2014-11-26 20:39:41 | 職務発明

職務発明規定改正条文案を考えてみました。

1項:使用者、法人、国又は地方公共団体(以下「使用者等」という。)は、従業者、法人の役員、国家公務員又は地方公務員(以下「従業者等」という。)がその性質上当該使用者等の業務範囲に属し、かつ、その発明をするに至つた行為がその使用者等における従業者等の現在又は過去の職務に属する発明(以下「職務発明」という。)について、特許を受ける権利を有する。
2項:従業者等は、職務発明を完成したときは契約、勤務規則その他の定めに(以下「職務発明規定等」という。)に基づき相当の報奨を受ける権利を有する。
3項:職務発明規定等において前項の報奨について定める場合には、その内容を決定するための基準の策定に際して使用者等と従業者等との間で行われる協議の状況、策定された当該基準の開示の状況、当該基準に基づく報奨の内容の決定について行われる従業者等からの意見の聴取の状況等を考慮して、その定めたところにより報奨を与えることが不合理と認められるものであつてはならない。本項に定める協議において、過半数の従業員等からの明示の反対の意思表示がない限り、基準の策定は合理的になされたものとみなすものとする。
4項:第2項の報奨についての定めがない場合又はその定めたところにより報奨を与えることが同項の規定により不合理と認められる場合には、従業員等は相当の報奨金の支払を受ける権利を有するものとし、当該報奨金の額
は、その発明の技術的価値、発明者の特段の努力の有無及び内容、その発明に関連して使用者等が行う負担及び貢献並びに従業者等の処遇その他の事情を考慮して定めなければならない。

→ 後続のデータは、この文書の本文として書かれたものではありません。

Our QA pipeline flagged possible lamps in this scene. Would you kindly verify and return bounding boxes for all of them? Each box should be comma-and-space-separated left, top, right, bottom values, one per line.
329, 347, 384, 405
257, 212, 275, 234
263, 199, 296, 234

この建付けは、2項に基づく相当の報奨請求権は、職務発明規定等に基づくものとする一方、4項に基づく相当の報奨金支払請求権は、法定のものとする点に特徴があり、これにより、産業界、労働界、日本商工会議所のいずれの立場にも配慮したものとなっています。
すなわち、第1に、適正な手続により策定された職務発明規定等に基づき報奨が与えられる場合(=当該報奨の付与が合理的な場合)には、法定の報奨金支払請求権は発生しないとすることにより、司法による介入に消極的な産業界の立場に配慮しています。
第2に、職務発明規定がない場合又はその定めたところにより報奨を与えることが不合理な場合には、法定の相当報奨請求権が発生するとすることにより労働界に立場に配慮しています。
第3に、職務発明規定等を義務づけないことにより、負担の増加を嫌う日本商工会議所の立場にも配慮しています。